Your instructions: Update each of the rows below by replacing the word "photo" with "image", and write out the rows again with every other word unchanged. Leave the pictures out of your answer.

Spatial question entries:

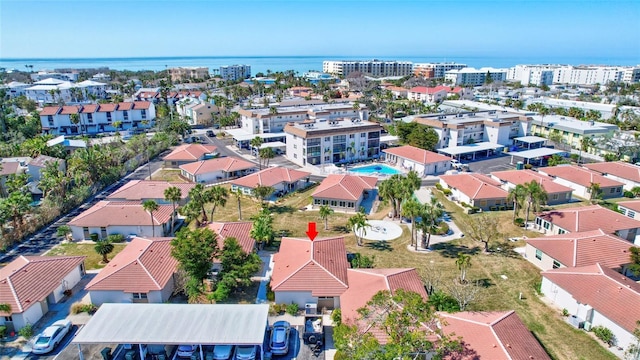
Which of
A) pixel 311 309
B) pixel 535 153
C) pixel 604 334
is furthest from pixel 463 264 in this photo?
pixel 535 153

Exercise result:
Which of
A) pixel 311 309
B) pixel 535 153
C) pixel 604 334
is furthest from pixel 463 264 in this image?
pixel 535 153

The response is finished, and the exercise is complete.